Медведь был громадный, не чета нашему незабвенному Мишке, с которым Груздев разве что не целовался, и Николаич перевел станцию на осадное положение. Стрелять медведя без крайней необходимости он категорически запретил (штраф семьсот рублей), но по лагерю велел ходить с оружием и быть начеку. Случай редчайший: такие широты медведи обходят стороной, сытно пообедать здесь проблема, ведь не на каждом шагу встречается Валя Горемыкин; значит, сделал вывод Николаич, между станцией и Шпицбергеном, откуда, наверное, прибыл высокий гость, ледяные поля не сплошные и имеется множество разводий, в которых он добывает нерпу. Ну а нерпа здесь обитает – одну мы видели даже в приполюсном районе.
Хотя по лаю собак всегда можно было определить, где находится медведь, приходилось соблюдать крайнюю осторожность: насколько он голоден, мы не знали, а к утверждениям, что медведи никогда не нападают на человека, полярники относятся более чем скептически. Такие случаи имели место – с Николаичем, к примеру, дважды и один раз с Рахмановым; когда желудок у медведя недели две пустует, вряд ли он станет разбираться, какого рода съестные припасы попадаются на его пути: малограмотная нерпа или научный сотрудник с кандидатским дипломом. Острить-то мы острили, даже инструкцию в кают-компании вывесили: «1. Помни, что медведя нужно бить влет! 2. Пять патронов в медведя, последний в себя! 3. Если медведь не сдается, от него убегают!» – но вздохнули с облегчением лишь тогда, когда от него откупились.
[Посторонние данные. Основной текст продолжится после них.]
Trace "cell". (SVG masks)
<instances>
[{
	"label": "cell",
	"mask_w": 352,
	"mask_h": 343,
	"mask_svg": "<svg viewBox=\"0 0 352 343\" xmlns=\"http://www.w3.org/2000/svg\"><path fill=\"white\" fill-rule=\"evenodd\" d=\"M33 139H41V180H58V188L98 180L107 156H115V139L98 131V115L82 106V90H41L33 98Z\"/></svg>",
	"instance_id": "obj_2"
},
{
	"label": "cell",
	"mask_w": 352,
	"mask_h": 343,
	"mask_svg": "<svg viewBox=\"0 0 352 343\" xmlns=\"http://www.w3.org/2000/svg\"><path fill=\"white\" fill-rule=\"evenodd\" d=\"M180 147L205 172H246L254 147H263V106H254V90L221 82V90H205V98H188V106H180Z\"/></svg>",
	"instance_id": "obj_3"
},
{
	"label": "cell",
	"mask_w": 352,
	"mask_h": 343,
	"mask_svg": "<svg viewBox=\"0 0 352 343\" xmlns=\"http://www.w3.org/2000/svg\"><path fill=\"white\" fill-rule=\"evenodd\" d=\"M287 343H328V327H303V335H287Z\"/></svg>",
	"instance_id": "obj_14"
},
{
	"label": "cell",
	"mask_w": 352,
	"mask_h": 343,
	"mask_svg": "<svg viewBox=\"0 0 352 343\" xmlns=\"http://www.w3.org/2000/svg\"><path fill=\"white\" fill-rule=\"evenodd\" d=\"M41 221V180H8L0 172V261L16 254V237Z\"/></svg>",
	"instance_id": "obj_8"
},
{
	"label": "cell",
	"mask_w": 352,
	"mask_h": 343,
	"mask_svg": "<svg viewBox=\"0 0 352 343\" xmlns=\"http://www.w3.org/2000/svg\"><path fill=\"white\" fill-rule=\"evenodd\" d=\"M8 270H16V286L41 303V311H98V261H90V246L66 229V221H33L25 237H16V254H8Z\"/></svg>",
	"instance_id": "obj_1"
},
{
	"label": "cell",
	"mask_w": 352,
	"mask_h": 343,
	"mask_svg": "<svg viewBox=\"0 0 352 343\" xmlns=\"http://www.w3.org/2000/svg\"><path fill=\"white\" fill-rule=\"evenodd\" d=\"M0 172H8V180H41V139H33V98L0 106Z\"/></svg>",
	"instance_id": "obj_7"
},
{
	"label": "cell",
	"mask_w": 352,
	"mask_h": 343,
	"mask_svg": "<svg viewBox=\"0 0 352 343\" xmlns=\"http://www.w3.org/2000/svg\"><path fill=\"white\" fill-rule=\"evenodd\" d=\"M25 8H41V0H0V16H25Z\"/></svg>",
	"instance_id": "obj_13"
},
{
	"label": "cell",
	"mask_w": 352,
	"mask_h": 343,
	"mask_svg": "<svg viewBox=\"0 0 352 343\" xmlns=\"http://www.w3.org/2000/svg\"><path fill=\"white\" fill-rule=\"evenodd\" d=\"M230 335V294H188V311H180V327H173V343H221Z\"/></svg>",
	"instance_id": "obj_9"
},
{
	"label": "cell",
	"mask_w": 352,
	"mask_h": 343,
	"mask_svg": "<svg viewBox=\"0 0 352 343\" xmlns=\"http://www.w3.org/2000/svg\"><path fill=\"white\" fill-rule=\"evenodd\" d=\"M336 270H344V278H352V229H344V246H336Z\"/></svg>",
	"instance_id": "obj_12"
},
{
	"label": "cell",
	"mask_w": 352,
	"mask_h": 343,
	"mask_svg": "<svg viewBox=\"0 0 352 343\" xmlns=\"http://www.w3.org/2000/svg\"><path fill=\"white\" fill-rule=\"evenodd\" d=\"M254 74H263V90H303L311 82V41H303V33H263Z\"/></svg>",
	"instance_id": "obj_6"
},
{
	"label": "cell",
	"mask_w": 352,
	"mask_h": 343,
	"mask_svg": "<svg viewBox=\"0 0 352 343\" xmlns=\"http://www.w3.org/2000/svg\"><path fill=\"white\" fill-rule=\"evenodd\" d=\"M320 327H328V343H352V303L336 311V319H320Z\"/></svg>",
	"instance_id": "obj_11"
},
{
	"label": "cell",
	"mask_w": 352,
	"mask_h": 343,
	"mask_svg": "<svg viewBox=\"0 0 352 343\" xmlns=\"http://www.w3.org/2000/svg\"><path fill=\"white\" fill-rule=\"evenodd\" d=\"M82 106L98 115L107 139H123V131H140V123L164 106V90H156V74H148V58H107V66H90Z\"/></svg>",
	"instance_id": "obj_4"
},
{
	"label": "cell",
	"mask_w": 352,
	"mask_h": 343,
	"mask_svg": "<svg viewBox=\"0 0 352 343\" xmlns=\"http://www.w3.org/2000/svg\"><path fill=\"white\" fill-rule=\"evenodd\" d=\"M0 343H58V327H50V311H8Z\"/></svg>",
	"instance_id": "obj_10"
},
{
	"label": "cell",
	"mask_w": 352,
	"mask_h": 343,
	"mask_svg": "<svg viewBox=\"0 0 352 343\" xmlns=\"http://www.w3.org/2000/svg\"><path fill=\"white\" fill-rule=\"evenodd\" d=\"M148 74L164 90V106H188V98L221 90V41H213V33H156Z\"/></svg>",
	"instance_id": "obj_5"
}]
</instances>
Произошло это так. Всю ночь медведь шастал в торосах, а утром, махнув рукой на сходящих с ума собак, сорвал палатку, где хранились последние полтора мешка мороженой рыбы, и, урча, стал заталкивать ее в пасть. Мы открыли пальбу ракетами, стреляли из карабинов в воздух, и когда медведю этот фейерверк надоел, он прихватил мешок с рыбой под мышку и помчался в торосы. Вне себя от ярости Валя влепил ракету ему в спину, но медведь так и удрал, не расписавшись за довольствие и оставив лишь отпечатки лап, каковые мы посоветовали Вале снять и переслать в уголовный розыск.
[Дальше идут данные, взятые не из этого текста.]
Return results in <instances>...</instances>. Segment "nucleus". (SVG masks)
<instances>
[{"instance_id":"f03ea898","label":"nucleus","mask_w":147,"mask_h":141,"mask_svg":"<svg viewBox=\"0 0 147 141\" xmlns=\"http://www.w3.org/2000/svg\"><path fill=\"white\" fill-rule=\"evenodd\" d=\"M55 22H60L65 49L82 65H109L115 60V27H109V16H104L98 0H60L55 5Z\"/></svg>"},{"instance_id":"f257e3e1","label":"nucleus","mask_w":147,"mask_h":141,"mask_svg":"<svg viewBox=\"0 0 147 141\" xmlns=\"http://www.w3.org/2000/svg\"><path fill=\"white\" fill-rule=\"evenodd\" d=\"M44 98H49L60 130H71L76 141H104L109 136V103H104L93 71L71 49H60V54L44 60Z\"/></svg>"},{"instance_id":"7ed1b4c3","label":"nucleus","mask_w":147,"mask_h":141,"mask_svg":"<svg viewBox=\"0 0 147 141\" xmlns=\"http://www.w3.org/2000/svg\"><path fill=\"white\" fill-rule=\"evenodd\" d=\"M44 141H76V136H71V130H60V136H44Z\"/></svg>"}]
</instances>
Ну а самое главное событие – Белов сбросил почту! Полосу расчистить после пурги мы не успели, сесть Ли-2 было некуда, но от одного лишь вида самолета дрогнули наши сердца. Я бы никогда раньше недодумал, что у отдаленного рева моторов может быть запах! Хотите верьте, хотите нет, но когда над нами пронесся самолет, запахло домом: пусть обман чувств, наваждение и чертовщина, но Веня клялся и божился, что в этот момент ощутимо почувствовал запах свежего пива, а я с ним не спорил, потому что на меня самого дохнуло живой зеленью и чем-то еще, что на Льдине нам могло только сниться.
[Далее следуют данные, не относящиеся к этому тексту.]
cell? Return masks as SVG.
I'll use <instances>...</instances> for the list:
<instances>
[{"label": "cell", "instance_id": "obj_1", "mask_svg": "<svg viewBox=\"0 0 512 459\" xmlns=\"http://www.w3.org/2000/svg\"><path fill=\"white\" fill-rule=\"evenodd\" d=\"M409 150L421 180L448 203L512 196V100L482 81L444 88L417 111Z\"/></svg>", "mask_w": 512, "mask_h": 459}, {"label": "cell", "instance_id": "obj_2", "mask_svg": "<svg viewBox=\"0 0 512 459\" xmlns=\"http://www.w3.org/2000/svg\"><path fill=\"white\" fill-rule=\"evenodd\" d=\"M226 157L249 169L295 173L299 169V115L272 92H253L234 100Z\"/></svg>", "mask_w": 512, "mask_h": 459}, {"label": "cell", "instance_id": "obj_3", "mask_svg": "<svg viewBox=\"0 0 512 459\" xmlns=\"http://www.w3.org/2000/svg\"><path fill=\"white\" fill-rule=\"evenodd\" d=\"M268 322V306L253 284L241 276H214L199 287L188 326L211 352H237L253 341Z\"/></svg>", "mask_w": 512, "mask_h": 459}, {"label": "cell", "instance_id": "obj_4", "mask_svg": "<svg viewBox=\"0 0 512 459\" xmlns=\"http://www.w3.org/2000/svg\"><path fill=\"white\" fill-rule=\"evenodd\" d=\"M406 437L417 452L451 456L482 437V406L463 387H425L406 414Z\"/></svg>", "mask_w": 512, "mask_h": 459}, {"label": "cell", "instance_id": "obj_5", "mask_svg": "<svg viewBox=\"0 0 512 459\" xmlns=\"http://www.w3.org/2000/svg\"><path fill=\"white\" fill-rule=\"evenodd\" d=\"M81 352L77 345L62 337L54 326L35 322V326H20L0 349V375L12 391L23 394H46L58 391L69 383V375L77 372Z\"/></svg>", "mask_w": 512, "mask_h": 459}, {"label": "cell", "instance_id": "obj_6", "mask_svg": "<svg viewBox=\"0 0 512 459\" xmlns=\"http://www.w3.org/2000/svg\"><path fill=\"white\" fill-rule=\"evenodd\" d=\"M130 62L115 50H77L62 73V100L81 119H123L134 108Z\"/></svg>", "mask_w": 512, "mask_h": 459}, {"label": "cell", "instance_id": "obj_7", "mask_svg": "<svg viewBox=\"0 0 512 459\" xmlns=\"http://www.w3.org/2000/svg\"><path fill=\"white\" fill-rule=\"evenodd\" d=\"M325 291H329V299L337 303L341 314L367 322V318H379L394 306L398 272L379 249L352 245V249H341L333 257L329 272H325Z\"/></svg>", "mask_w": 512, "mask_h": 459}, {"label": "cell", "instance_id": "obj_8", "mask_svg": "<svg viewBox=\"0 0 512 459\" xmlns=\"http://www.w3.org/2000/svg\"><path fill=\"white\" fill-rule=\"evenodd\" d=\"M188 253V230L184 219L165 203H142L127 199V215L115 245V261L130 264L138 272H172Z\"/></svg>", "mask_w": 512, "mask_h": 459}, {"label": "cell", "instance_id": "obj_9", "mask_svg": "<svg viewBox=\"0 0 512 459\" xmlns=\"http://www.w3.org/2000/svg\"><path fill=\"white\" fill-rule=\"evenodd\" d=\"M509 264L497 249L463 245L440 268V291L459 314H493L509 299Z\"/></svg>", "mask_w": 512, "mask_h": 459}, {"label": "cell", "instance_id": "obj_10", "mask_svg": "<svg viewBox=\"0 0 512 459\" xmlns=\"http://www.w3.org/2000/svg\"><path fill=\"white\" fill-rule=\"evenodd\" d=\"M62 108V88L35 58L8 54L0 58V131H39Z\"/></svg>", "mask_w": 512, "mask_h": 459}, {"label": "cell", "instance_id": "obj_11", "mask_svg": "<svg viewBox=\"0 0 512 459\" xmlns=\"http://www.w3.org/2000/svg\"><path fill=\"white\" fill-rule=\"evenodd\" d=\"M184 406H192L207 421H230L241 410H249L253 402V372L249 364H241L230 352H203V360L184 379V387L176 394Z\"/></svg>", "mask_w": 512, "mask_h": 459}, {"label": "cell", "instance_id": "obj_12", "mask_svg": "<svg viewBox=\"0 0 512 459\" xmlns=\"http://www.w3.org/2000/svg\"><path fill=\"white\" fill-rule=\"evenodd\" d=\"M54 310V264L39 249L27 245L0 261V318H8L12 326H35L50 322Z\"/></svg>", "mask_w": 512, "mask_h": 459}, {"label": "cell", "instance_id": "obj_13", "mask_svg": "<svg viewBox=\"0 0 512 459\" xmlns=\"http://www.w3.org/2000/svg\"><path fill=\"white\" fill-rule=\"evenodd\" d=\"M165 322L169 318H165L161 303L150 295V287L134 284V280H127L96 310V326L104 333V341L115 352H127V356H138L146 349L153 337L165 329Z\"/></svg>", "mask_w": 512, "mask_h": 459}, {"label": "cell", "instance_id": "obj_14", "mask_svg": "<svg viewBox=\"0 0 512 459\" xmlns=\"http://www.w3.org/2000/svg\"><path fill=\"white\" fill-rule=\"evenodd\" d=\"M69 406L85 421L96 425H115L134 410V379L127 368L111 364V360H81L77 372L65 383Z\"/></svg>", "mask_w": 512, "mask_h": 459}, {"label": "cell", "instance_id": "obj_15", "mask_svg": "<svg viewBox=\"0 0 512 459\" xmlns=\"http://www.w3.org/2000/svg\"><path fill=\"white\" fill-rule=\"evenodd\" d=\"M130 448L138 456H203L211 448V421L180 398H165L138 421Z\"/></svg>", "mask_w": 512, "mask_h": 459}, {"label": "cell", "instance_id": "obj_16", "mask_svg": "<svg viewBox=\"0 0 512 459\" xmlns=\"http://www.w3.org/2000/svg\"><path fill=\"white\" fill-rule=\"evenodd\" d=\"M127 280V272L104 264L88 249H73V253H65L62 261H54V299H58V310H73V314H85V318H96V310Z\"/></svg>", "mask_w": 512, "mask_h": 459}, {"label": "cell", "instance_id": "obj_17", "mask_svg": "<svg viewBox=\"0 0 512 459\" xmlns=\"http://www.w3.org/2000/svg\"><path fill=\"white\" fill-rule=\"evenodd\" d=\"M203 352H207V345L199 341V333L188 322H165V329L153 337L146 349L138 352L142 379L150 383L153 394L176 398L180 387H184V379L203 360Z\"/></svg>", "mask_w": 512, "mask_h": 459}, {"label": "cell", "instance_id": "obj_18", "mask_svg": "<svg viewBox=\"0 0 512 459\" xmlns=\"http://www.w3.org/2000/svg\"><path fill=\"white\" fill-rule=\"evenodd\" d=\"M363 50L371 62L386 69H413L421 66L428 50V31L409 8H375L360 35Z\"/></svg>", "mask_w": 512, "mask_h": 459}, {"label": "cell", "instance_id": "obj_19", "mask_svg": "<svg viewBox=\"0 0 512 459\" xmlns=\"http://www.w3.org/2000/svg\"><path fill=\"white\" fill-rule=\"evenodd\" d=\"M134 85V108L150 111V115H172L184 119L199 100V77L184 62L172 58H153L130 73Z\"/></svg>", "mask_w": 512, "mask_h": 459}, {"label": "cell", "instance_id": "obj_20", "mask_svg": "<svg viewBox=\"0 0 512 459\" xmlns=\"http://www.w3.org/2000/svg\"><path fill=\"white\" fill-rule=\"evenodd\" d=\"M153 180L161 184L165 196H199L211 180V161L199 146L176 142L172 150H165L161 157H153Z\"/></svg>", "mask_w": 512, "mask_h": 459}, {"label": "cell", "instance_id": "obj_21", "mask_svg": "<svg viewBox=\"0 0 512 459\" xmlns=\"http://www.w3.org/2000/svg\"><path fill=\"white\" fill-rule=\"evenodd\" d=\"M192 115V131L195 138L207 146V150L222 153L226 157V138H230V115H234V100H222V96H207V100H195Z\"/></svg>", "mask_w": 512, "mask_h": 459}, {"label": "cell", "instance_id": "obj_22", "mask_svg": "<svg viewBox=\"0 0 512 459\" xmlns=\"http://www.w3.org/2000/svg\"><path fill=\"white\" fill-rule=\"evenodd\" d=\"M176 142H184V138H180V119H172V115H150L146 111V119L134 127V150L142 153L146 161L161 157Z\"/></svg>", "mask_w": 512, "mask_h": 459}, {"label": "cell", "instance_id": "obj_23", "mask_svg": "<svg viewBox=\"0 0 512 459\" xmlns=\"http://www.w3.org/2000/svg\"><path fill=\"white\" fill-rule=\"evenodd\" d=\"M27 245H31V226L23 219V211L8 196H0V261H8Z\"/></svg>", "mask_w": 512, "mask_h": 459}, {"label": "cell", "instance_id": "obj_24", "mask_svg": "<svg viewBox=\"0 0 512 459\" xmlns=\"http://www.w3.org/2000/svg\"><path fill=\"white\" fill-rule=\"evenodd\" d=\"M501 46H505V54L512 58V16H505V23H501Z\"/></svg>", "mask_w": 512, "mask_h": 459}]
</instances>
Я получил пять писем: Нина, по старому нашему уговору, пишет раз в месяц и присылает скопом с оказией. Есть невероятное наслаждение в том, чтобы читать их по порядку, медленно и со вкусом, вскрывая конверт за конвертом и вживаясь в семейную летопись: письма были посвящены главным образом Сашке, к каждому прилагались его 394 фотографии и перечень подвигов. Чудо!
Последние месяцы я весьма тактично вкрапливал в каждую свою радиограмму намеки по адресу Махно: какой он чистоплотный, умный, ласковый и храбрый (в жизни не видывал такого отъявленного труса!), и как благотворно влияет собака на воспитание ребенка. Моя диверсия, однако, успеха не имела: Нина с присущей ей деликатностью напомнила, что коридор у нас крохотный и спать вместе с Махно мне там будет не очень удобно, а другого варианта она, к сожалению, не видит. Но я не очень огорчился, Махно возьмет с собой Веня – это наш запасной вариант.
В эту ночь кают-компания превратилась в проходной двор: одни приходят, другие уходят спать, опять возвращаются – какое там, разве заснешь, когда завтра лететь домой!
Растревожился народ,
Водки нет, так кофе пьет,
Ждет, когда же самолет
Лыжами скользнет на лед
И поднимет в небо сине, —
Там-там-там!
К Нине, Оле, Вере, Зине —
Там-там-там! —
импровизирует под гитару Веня.
Я ведь, братцы, не медведь!
Я хочу ласкать и петь!
Снег, пургу, мороз, торосы
К черту позабыть!
И твои густые косы,
Всю тебя любить!
– В-веня, д-давай ту, – заикаясь, осипшим голосом просит Горемыкин, – про з-зеленоглазую, к-которая ждет.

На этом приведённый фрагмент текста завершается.